Discussion Questions
November 16, 2015


  1. What was the "new left"?  Where did it come from, and why?  What differentiated it from the 'old left'?
  2. The Port Huron Statement is a call for action, but to whom, or for whom, is Hayden speaking?  What does this document tell us about early 1960s American society?
  3. Are there any differences in tone, audience, or intent, between Savio and Hayden?
  4. Considering together the statements by Hayden and Savio, what can we learn about the nature of American universities at the beginning of the 1960s?  What is the relationship (real and perceived) of the universities to the society at large?
  5. What is the 'nature of the dilemma' to which Schlesinger refers?
  6. What is the relationship of the Cold War to Schlesinger's vision of the 1960s?  Is he simply describing a more effective means to fight communism?
  7. On the surface Schlesinger would seem to have much in common with Hayden's rallying cry for the disaffected youth apparent in the Port Huron Statement.  Is Schlesinger though, in any meaningful way, challenging the status quo?  Ultimately what is Schlesinger's view of America which will emerge in the 1960s?
  8. Schlesinger argues that America is undergoing a reorientation in the 1960s.  But what has caused that reorientation?  Why should Americans voluntarily turn their backs on the pursuit of comfort, profit, etc., for abstract goals?  How does he explain that shift?
  9. What was the "liberal consensus"?  How and why did it begin to fall apart in the 1960s?
  10. Why did SNCC break with the mainstream civil rights movement?
  11. In what sense was 1968 "a watershed"?

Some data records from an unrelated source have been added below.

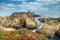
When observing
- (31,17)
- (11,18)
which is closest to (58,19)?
(31,17)

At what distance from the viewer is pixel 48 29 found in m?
26.9

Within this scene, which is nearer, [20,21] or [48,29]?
[48,29]

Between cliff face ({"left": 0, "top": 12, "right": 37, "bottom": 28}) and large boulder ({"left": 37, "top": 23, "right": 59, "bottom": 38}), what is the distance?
1760 millimetres

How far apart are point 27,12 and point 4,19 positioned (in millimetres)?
2622

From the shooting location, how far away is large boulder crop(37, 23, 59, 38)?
2585cm

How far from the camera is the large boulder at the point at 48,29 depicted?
25.9 metres

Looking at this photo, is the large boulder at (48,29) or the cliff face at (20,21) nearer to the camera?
the large boulder at (48,29)

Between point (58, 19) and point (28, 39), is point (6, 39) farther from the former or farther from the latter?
point (58, 19)

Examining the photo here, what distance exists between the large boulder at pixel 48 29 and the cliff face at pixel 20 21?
69.3 inches

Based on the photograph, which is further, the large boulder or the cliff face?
the cliff face

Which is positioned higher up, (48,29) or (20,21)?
(20,21)

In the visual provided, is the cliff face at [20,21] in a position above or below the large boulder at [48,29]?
above

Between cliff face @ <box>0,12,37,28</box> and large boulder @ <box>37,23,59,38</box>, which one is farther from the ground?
cliff face @ <box>0,12,37,28</box>

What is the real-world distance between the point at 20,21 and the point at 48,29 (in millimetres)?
3784
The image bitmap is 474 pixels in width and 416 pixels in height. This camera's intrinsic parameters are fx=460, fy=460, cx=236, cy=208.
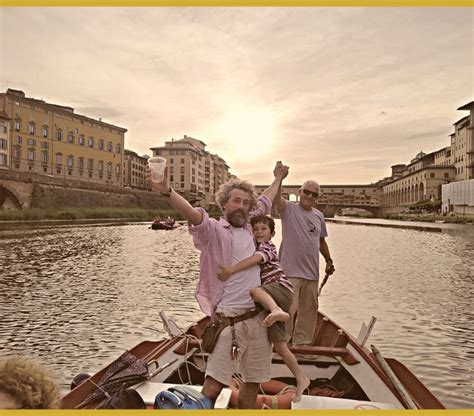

    For your ongoing consideration:

    According to one historian, "By the late 1960s the Vietnam War had become a prism on American society, refracting that society into bands of linked but separate realities.  Americans were not simply divided politically over the war.  The war had become much more:  a way for Americans to vent their feelings about the values, morals, and "self-evident" truths that guided their everyday lives."